Per quanto sia stato soggetto a facili idealizzazioni, questo microcosmo felice non sembra proprio appartenere a quella Cina nota alle cronache recenti per accoltellamenti nei corridoi delle scuole e degli ospedali, e dove abusi e discriminazioni fanno parte del vivere quotidiano di molte donne.

L’idillio Mosuo rischiò di venire spezzato quando sulla Repubblica popolare si stagliò la figura di un gerarca maschio, padre e capo di un miliardo di “compagni”. A Mao la diversità Mosuo non piaceva. Nel 1950 le autorità dello Yunnan stabilirono che, con le loro relazioni amorose, perpetuavano una pratica primitiva, divenuta illegale un anno prima con la fondazione della Repubblica popolare. La Rivoluzione comunista aveva bisogno di braccia forti, non di uomini infiacchiti dalle nottate passate sotto le lenzuola con le loro donne.

Sei anni più tardi, in piena riforma agraria, la distribuzione delle terre in base alla residenza dell’uomo si presentava come un primo affondo al sistema matrilineare. La proposta era allettante: chi avesse accettato di separarsi dalla madre per fondare una famiglia come quelle che esistevano nel resto della Cina, sarebbe divenuto titolare delle terre che coltivava. Eppure non fu pervenuta neppure una richiesta.

§ **DA SVOLGERE**:
A. Nel testo sui Mosuo, riassumi in forma più breve il paragrafo che comincia con "L’idillio Mosuo rischiò", conservandone i fatti principali.
B. Scrivi il seguito del testo sui Mosuo, ripartendo dopo la sua ultima frase.
Per questo lavoro i dati non servono.

§ **MATERIALE**:
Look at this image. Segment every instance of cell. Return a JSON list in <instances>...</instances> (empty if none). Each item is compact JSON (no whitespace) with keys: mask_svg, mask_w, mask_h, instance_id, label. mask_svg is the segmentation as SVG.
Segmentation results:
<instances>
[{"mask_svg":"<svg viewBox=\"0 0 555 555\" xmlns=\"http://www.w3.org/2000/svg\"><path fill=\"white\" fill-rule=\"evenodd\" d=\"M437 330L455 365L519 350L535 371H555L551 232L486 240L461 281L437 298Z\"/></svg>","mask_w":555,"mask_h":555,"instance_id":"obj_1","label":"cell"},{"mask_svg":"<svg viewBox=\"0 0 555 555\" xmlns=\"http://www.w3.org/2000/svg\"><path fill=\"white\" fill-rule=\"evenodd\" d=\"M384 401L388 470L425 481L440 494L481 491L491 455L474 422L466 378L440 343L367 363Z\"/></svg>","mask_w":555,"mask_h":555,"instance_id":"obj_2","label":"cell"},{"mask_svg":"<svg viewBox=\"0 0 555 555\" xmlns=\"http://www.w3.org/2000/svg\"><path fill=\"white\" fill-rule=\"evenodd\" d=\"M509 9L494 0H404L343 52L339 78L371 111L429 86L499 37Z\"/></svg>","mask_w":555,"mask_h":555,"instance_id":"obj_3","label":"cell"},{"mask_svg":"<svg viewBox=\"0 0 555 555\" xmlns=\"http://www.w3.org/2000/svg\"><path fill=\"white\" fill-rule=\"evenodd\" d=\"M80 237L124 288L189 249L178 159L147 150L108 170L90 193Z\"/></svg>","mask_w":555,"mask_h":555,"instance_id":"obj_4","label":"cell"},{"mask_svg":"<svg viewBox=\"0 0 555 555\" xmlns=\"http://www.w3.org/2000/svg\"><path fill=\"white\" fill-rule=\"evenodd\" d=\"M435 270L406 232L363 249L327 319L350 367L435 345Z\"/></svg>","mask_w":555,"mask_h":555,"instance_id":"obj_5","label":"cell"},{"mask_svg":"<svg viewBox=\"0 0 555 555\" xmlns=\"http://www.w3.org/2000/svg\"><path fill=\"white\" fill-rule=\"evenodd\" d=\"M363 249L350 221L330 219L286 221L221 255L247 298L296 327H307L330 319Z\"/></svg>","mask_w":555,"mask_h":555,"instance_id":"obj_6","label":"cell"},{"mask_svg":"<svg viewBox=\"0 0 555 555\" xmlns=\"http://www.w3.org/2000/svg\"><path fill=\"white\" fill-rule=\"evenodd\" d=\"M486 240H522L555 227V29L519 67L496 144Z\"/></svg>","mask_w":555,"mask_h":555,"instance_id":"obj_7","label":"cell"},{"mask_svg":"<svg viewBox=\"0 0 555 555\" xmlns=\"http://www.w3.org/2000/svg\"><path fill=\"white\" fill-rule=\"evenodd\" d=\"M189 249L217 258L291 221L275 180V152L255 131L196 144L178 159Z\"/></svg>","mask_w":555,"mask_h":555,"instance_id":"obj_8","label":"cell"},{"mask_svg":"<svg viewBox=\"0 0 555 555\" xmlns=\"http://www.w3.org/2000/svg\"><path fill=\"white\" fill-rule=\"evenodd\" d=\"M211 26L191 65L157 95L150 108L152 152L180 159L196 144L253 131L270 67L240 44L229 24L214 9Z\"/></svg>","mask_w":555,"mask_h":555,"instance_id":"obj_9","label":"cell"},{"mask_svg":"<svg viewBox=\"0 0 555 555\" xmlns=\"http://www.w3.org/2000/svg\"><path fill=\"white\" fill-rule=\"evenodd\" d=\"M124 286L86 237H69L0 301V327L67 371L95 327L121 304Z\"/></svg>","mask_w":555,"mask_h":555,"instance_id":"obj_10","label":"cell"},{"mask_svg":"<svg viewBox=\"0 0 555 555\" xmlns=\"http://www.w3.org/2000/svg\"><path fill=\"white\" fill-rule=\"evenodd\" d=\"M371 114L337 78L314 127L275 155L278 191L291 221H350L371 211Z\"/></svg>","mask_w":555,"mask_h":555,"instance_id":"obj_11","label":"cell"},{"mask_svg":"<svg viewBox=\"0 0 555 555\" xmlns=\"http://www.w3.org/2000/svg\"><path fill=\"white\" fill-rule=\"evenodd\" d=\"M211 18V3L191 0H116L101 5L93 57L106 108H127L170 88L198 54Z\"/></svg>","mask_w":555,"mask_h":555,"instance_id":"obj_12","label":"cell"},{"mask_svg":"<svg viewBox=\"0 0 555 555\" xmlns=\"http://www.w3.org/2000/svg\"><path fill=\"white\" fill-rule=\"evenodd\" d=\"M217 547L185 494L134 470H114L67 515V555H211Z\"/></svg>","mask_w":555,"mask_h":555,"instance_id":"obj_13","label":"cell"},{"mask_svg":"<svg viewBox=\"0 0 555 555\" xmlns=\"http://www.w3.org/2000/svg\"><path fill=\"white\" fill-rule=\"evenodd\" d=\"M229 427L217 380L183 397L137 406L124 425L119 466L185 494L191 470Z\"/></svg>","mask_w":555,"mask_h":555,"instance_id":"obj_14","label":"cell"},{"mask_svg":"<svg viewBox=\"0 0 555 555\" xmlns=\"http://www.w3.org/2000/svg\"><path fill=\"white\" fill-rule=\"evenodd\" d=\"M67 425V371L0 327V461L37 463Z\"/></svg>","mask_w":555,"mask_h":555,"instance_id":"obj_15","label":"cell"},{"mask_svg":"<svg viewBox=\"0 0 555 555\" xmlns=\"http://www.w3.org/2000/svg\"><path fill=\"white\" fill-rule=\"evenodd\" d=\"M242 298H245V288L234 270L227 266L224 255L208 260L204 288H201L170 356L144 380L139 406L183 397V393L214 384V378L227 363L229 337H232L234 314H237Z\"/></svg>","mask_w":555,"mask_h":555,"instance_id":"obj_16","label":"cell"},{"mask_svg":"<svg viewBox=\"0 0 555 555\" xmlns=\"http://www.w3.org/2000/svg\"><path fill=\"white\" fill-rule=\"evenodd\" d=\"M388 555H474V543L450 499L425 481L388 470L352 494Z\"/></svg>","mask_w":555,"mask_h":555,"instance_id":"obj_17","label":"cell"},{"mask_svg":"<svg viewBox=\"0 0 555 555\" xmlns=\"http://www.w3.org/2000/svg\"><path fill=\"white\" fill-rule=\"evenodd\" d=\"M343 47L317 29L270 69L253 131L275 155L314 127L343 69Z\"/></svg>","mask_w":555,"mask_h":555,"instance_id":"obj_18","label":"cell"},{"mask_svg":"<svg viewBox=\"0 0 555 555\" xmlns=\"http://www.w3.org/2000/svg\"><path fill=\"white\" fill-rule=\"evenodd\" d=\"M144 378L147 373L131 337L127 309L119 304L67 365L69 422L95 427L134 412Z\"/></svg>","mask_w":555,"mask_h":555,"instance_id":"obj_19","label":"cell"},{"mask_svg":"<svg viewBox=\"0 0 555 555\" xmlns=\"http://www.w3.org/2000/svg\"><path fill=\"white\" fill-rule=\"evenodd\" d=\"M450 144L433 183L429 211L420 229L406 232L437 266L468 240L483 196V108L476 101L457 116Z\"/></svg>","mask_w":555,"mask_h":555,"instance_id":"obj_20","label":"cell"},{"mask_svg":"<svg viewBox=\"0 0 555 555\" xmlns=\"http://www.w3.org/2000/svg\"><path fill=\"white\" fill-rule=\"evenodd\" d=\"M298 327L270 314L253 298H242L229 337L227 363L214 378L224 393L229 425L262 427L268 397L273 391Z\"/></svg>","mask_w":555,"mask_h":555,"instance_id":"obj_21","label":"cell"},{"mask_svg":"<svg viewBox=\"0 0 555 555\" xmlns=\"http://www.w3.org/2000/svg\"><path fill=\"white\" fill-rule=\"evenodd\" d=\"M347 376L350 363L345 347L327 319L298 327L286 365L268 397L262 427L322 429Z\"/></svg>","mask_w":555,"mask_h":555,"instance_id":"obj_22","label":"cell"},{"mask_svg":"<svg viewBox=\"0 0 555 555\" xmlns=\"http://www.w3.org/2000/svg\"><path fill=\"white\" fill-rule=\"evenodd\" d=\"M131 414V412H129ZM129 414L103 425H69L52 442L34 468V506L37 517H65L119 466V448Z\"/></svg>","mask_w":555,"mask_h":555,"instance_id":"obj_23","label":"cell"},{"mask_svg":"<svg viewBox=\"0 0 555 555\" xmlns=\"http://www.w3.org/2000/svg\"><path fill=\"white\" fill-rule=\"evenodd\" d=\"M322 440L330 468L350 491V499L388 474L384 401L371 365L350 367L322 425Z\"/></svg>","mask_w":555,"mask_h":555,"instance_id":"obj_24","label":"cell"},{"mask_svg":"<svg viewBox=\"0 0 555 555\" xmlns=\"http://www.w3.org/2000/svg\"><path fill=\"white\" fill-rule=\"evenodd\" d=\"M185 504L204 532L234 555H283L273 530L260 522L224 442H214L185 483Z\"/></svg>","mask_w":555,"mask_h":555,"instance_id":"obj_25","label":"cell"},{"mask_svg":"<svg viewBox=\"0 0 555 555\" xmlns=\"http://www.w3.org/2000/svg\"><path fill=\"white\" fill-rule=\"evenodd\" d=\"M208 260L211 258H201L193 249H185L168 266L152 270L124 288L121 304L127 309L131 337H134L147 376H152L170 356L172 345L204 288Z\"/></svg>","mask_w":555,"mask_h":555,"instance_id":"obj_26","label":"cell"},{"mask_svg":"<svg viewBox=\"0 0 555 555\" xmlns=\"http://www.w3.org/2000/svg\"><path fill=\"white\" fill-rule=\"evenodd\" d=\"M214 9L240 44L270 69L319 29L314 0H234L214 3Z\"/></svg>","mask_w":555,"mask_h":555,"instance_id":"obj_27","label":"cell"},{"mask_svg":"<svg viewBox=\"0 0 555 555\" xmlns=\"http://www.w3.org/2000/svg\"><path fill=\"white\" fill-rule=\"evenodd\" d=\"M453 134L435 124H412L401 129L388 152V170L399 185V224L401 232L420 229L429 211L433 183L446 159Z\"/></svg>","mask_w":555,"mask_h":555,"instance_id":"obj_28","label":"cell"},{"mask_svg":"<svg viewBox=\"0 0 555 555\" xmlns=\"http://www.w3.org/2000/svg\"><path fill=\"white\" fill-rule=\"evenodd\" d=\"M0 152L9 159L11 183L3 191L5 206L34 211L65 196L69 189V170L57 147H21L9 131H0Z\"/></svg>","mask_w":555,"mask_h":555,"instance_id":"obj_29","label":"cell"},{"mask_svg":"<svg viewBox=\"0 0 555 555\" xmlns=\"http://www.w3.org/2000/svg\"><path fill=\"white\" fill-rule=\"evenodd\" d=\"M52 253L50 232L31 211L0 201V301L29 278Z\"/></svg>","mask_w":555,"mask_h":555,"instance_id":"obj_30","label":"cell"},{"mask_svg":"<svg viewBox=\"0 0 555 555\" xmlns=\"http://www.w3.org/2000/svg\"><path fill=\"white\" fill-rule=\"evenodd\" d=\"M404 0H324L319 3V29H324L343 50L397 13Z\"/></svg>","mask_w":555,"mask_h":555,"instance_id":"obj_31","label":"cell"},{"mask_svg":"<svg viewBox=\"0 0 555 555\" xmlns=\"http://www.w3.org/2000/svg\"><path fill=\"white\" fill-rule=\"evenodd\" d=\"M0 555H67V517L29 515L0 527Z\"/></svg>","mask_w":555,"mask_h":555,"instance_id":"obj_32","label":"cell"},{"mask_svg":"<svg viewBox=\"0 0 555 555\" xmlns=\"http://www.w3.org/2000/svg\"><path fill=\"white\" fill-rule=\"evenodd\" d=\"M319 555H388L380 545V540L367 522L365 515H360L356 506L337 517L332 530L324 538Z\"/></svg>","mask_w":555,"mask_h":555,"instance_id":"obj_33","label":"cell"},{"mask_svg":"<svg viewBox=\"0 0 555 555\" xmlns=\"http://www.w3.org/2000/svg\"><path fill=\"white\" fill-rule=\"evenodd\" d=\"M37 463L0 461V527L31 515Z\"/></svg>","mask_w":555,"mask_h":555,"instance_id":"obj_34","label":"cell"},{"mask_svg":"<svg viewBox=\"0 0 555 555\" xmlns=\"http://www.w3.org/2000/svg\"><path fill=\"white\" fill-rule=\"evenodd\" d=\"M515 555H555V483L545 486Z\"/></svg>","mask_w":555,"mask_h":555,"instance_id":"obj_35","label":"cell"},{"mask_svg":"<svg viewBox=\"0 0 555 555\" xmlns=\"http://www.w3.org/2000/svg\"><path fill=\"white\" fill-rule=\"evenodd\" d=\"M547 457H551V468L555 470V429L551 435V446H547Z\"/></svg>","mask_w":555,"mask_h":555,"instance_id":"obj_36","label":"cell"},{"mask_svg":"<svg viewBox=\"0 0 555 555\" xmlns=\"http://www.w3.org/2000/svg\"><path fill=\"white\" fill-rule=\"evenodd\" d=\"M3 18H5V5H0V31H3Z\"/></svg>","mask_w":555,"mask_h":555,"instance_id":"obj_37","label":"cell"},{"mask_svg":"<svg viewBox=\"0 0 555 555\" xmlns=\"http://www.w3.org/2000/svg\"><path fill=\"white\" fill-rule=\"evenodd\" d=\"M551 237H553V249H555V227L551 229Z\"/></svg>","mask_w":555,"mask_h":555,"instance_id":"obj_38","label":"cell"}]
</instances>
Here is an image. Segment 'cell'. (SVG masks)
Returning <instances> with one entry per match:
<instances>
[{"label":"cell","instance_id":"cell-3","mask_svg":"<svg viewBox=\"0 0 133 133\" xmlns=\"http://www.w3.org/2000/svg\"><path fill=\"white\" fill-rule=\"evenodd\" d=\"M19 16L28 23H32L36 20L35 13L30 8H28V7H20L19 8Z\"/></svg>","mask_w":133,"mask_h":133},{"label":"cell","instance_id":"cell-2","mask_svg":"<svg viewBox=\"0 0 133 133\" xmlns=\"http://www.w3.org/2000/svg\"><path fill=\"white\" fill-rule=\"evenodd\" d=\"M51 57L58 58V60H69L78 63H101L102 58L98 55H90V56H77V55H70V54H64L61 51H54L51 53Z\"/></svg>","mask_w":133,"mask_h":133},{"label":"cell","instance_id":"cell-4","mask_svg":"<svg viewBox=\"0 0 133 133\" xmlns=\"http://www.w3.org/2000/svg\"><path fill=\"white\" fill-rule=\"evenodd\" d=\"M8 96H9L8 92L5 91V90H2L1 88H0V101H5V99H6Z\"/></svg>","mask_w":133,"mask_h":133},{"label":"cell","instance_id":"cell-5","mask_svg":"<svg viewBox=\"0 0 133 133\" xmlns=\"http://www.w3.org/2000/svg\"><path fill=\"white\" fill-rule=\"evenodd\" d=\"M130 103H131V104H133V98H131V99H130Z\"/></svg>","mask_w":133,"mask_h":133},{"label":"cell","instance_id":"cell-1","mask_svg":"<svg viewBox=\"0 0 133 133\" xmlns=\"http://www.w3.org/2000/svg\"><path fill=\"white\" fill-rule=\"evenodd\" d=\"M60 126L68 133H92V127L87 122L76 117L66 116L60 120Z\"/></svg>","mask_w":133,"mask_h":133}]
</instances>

§ **RISPOSTE**:
A. Con Mao alla guida della Repubblica popolare, l'idillio Mosuo rischiò di finire, perché la loro diversità non gli piaceva. Nel 1950 le autorità dello Yunnan definirono le loro relazioni amorose una pratica primitiva, già resa illegale un anno prima con la nascita della Repubblica popolare. La Rivoluzione comunista voleva infatti uomini forti, non indeboliti dalle notti passate con le loro donne.

B.
Così nel 1958, mentre il Paese cercava di compiere il suo Grande balzo in avanti, nella regione furono inviati alcuni gruppi di lavoro con lo scopo di istituire un regime monogamico socialista. I primi matrimoni crearono caos tra le famiglie. A puntare i piedi furono proprio le matriarche addolorate nel vedere le proprie figlie abbandonare la casa per andare a vivere con un “estraneo”. Nel 1966 la Rivoluzione Culturale spazzava via i quattro vincoli con il passato: le vecchie consuetudini, i vecchi costumi, la vecchia moralità e la vecchia cultura.

«Oltre che al potere politico, a quello di clan e all’autorità religiosa, la donna e sottoposta al potere dell’uomo (potestà maritale). Questi quattro poteri rispecchiano l’insieme dell’ideologia e del sistema feudale-patriarcale e sono i quattro grossi vincoli che tengono avvinto il popolo cinese, e in particolare i contadini», si legge nel Libretto rosso di Mao.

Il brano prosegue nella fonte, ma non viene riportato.